=== Text provided ===
┏━━
By: Jennifer Weitz, Esq. and Ty Hyderally, Esq.
In Kamara v. Wayfair, LLC, 2022 U.S. Dist. LEXIS 695, the District Court for the District of New Jersey denied Wayfair’s motion to dismiss, finding that plaintiff Mabendu Kamara’s Amended Complaint adequately demonstrated a connection between her pregnancy and her subsequent job termination, and that she adequately demonstrated severe or pervasive conduct resulting in a hostile work environment. The Court also pointed out that, generally, employment discrimination cases should not be dismissed at the outset of litigation, as Wayfair was attempting to do. Id. at *6.
Plaintiff Mabendu Kamara worked at Wayfair’s Cranbury, New Jersey warehouse. Id. at *1. Four months after she began, Kamara informed Wayfair that she was pregnant and requested light-duty work as an accommodation. Id. at *2. Wayfair approved Kamara’s request, but several instances of harassment occurred after Kamara disclosed her pregnancy. Kamara alleged that first, she was passed up for a promotion, while at the same time one of her coworkers was promoted and became her immediate supervisor. Id. Kamara claimed that she was both interested in and qualified for the supervisory position, but that Wayfair didn’t post it and did not give her an opportunity to apply for it. Id.
┗━━
=== Brief A ===
Summarize the text on Kamara v. Wayfair in two sentences.
=== Brief B ===
List every person named in the text on Kamara v. Wayfair.
=== Brief C ===
Copy the passage of the text on Kamara v. Wayfair starting at "In Kamara v." and ending at "do. Id. at *6.".
None of the lines are needed for this work.

=== Provided records ===
┏━━
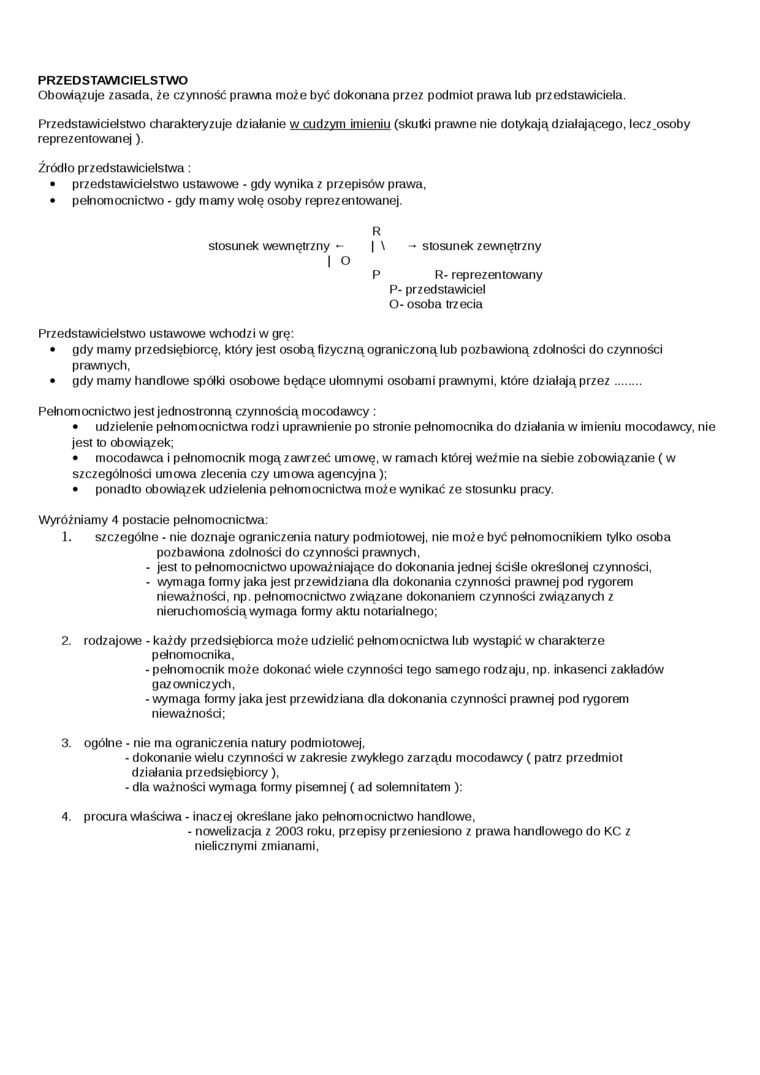 PRZEDSTAWICIELSTWO
Obowiązuje zasada, że czynność prawna może być dokonana przez podmiot prawa lub przedstawiciela.

Przedstawicielstwo charakteryzuje działanie w cudzym imieniu (skutki prawne nie dotykają działającego, lecz osoby reprezentowanej ).

Źródło przedstawicielstwa :
• przedstawicielstwo ustawowe - gdy wynika z przepisów prawa,
• pełnomocnictwo - gdy mamy wolę osoby reprezentowanej.

R
stosunek wewnętrzny ← | \ → stosunek zewnętrzny
| O
P R- reprezentowany
P- przedstawiciel
O- osoba trzecia

Przedstawicielstwo ustawowe wchodzi w grę:
• gdy mamy przedsiębiorcę, który jest osobą fizyczną ograniczoną lub pozbawioną zdolności do czynności prawnych,
• gdy mamy handlowe spółki osobowe będące ułomnymi osobami prawnymi, które działają przez ........

Pełnomocnictwo jest jednostronną czynnością mocodawcy :
• udzielenie pełnomocnictwa rodzi uprawnienie po stronie pełnomocnika do działania w imieniu mocodawcy, nie jest to obowiązek;
• mocodawca i pełnomocnik mogą zawrzeć umowę, w ramach której weźmie na siebie zobowiązanie ( w szczególności umowa zlecenia czy umowa agencyjna );
• ponadto obowiązek udzielenia pełnomocnictwa może wynikać ze stosunku pracy.

Wyróżniamy 4 postacie pełnomocnictwa:
1. szczególne - nie doznaje ograniczenia natury podmiotowej, nie może być pełnomocnikiem tylko osoba pozbawiona zdolności do czynności prawnych,
- jest to pełnomocnictwo upoważniające do dokonania jednej ściśle określonej czynności,
- wymaga formy jaka jest przewidziana dla dokonania czynności prawnej pod rygorem nieważności, np. pełnomocnictwo związane dokonaniem czynności związanych z nieruchomością wymaga formy aktu notarialnego;

2. rodzajowe - każdy przedsiębiorca może udzielić pełnomocnictwa lub wystąpić w charakterze pełnomocnika,
- pełnomocnik może dokonać wiele czynności tego samego rodzaju, np. inkasenci zakładów gazowniczych,
- wymaga formy jaka jest przewidziana dla dokonania czynności prawnej pod rygorem nieważności;

3. ogólne - nie ma ograniczenia natury podmiotowej,
- dokonanie wielu czynności w zakresie zwykłego zarządu mocodawcy ( patrz przedmiot działania przedsiębiorcy ),
- dla ważności wymaga formy pisemnej ( ad solemnitatem ):

4. procura właściwa - inaczej określane jako pełnomocnictwo handlowe,
- nowelizacja z 2003 roku, przepisy przeniesiono z prawa handlowego do KC z nielicznymi zmianami,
┗━━
=== Result A ===
In Kamara v. Wayfair, LLC, the District Court for the District of New Jersey denied Wayfair's motion to dismiss, finding that Kamara's Amended Complaint adequately showed a connection between her pregnancy and her termination, as well as severe or pervasive conduct resulting in a hostile work environment. Kamara worked at Wayfair's Cranbury, New Jersey warehouse, and alleged that after she disclosed her pregnancy and was approved for light-duty work, she was passed up for a supervisory promotion that went to a coworker.

=== Result B ===
Jennifer Weitz
Ty Hyderally
Mabendu Kamara

=== Result C ===
In Kamara v. Wayfair, LLC, 2022 U.S. Dist. LEXIS 695, the District Court for the District of New Jersey denied Wayfair’s motion to dismiss, finding that plaintiff Mabendu Kamara’s Amended Complaint adequately demonstrated a connection between her pregnancy and her subsequent job termination, and that she adequately demonstrated severe or pervasive conduct resulting in a hostile work environment. The Court also pointed out that, generally, employment discrimination cases should not be dismissed at the outset of litigation, as Wayfair was attempting to do. Id. at *6.